While both lively and resonant, the TW130SMCE does have a slightly rough and clangy quality. This may not be to everybody’s taste but we certainly like it and it lends itself very well to rootsy picking of the blues and country varieties. It makes for an effortlessly convincing bottleneck tone, too. Having said that, we feel that a set of phosphor bronze strings might help the TW130SMCE to produce an even richer, smoother and more complex tone than the factory-fitted 80/20 coated bronze strings. We’d be quite keen to try a set of round core strings too, simply to ramp the rootsiness up to the max.
The control layout is well thought-out. The phase switch is located dead centre, which gives you a reference point, then the volume control is to the right, and the treble and bass controls to the left. Once you get used to it, adjustments are quick and easy.
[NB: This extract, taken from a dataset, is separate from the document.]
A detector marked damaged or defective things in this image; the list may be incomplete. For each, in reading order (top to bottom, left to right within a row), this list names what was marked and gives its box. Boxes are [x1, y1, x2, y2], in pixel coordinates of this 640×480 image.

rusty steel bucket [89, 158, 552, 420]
For such a lively instrument the TW130SMCE is remarkably feedback-resistant. Perhaps we’re imagining things, but undersaddle piezos are either getting better or manufacturers have finally figured out that the onboard circuitry should filter out the harsher high frequency content for you. Either way, the TW130SMCE system’s starting point is pretty good and you can use the controls for fine-tuning your tone rather than damage limitation.
Guitars in this price range with a solid mahogany back as well as a solid mahogany top are hard to come by, and that extra bit of tone timber does make for a very engaging and enjoyable acoustic tone. When you factor in the cutaway and a very useable pickup system, what’s not to like?